** Exercise input follows **
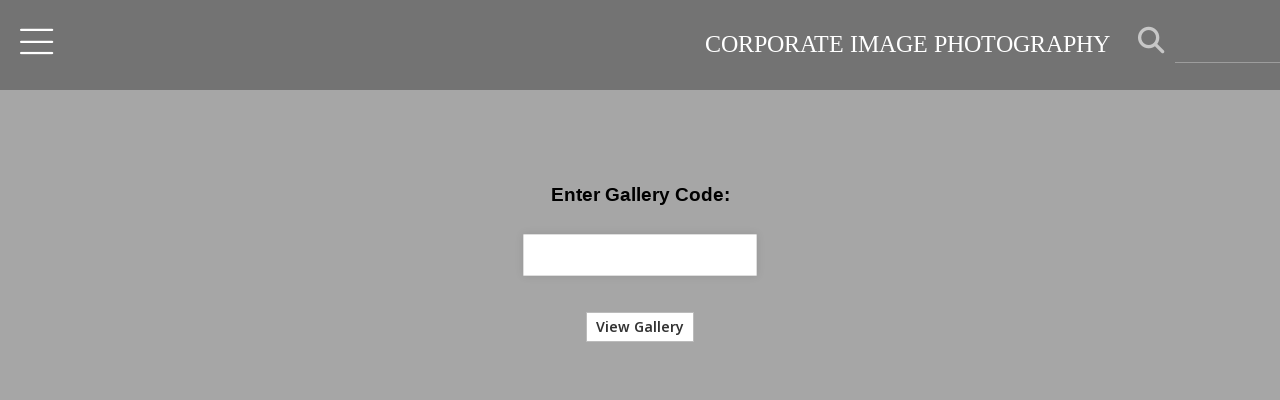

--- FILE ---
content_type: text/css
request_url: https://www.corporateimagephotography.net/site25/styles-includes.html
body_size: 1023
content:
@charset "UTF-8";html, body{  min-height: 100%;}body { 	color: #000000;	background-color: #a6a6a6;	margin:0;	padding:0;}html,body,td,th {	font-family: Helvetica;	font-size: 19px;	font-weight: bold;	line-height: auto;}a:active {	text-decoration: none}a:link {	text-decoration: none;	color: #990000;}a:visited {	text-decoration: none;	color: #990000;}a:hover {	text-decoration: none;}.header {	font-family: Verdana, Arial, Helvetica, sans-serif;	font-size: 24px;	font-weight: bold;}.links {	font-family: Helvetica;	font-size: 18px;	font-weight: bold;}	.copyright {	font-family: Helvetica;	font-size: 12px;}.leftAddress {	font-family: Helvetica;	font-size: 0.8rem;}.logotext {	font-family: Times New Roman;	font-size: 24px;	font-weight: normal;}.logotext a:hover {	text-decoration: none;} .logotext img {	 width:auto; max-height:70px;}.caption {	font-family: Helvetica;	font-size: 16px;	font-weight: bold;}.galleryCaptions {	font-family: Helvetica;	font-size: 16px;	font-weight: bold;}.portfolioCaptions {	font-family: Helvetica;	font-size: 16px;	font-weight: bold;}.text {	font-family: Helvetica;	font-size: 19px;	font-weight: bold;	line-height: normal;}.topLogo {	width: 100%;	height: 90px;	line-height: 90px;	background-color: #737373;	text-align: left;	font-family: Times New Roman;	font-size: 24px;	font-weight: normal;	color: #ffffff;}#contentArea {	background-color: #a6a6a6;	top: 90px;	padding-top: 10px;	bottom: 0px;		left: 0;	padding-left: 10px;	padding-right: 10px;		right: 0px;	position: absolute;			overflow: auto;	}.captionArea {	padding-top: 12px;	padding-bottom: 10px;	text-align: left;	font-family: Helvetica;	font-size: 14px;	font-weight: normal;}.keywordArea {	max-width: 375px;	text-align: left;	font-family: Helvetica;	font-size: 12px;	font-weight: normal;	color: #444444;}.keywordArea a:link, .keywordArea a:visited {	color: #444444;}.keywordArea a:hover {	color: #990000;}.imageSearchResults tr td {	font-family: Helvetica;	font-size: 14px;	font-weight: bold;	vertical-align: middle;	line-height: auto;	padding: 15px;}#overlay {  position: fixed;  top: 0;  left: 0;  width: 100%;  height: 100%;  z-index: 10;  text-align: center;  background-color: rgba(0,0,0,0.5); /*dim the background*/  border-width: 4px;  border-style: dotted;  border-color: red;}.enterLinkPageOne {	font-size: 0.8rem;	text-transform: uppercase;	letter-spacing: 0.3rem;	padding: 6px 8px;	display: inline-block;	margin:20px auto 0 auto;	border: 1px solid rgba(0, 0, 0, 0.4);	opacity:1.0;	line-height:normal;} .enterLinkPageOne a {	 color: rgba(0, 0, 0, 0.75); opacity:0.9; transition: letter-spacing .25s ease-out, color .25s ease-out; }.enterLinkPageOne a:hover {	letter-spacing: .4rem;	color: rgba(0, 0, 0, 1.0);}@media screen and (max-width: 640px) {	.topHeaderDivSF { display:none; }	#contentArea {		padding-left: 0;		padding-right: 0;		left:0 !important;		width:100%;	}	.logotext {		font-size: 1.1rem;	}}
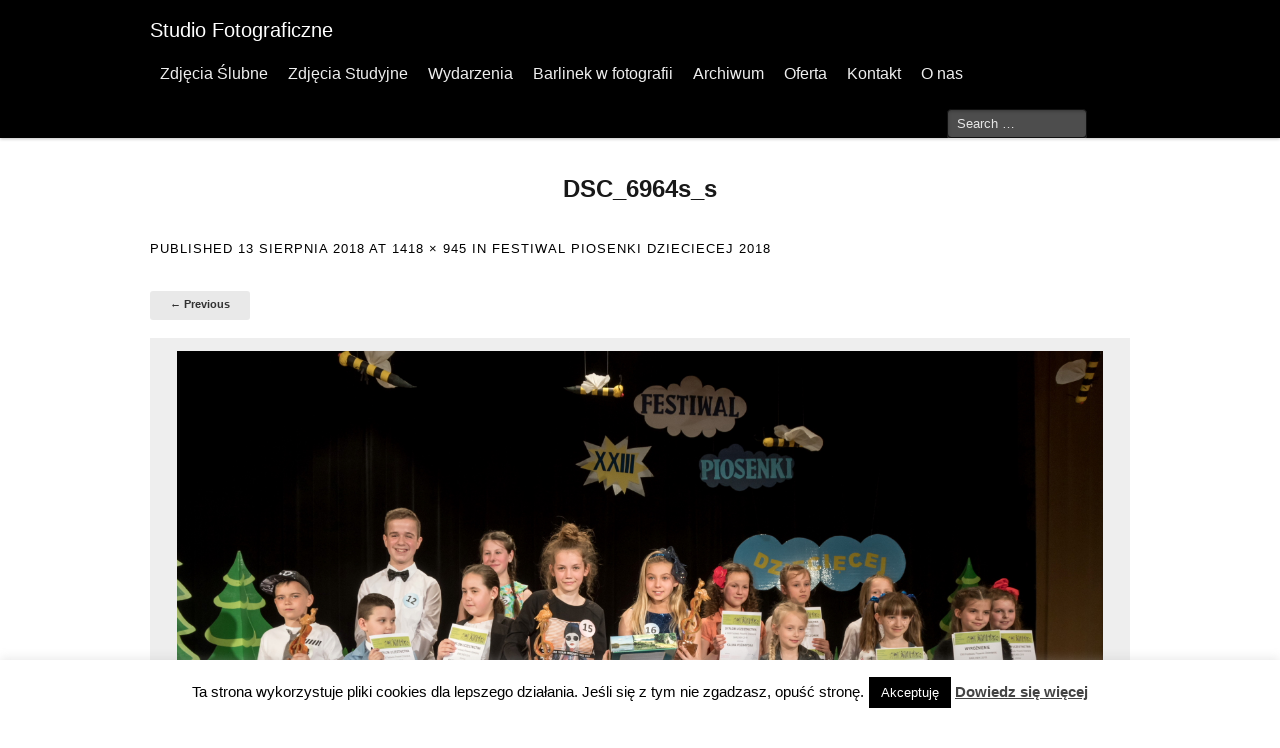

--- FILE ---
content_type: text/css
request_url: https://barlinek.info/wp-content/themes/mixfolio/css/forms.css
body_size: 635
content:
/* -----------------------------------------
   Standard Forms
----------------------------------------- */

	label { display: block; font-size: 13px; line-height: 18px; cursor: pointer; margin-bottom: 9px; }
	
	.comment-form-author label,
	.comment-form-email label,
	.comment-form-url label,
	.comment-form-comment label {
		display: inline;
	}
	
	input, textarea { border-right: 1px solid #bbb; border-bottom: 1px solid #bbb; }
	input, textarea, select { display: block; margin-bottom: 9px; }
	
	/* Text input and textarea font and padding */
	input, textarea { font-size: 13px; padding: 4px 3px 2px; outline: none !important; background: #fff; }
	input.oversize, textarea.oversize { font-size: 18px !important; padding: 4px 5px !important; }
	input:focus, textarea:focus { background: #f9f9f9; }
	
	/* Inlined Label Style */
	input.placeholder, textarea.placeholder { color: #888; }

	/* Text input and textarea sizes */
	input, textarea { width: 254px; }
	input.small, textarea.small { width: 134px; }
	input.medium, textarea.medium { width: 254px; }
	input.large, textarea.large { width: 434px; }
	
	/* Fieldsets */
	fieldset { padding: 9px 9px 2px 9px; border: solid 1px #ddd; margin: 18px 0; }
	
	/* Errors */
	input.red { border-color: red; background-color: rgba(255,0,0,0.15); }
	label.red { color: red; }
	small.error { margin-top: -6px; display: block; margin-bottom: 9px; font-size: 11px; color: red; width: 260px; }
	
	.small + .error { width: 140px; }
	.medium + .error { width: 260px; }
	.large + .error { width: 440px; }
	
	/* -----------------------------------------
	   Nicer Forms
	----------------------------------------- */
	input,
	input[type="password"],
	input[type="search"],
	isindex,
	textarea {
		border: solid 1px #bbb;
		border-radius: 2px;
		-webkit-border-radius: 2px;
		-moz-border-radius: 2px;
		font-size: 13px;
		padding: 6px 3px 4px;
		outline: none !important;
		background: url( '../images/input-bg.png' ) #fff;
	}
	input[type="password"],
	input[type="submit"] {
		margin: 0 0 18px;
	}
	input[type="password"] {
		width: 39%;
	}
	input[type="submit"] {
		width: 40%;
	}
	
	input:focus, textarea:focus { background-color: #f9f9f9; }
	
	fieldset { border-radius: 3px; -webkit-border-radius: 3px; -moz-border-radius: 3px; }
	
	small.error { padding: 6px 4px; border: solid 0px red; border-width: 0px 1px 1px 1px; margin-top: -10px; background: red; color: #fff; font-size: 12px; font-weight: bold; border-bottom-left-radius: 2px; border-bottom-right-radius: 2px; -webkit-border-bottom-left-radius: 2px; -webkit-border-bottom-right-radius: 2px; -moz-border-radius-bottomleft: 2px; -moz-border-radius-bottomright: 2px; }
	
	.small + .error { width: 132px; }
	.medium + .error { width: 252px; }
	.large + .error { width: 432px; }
** End of Exercise input **
* _Assignment_
Every line that holds the string "https" must be copied from the records above.

* _Exercise response_
request_url: https://www.corporateimagephotography.net/site25/styles-includes.html
request_url: https://barlinek.info/wp-content/themes/mixfolio/css/forms.css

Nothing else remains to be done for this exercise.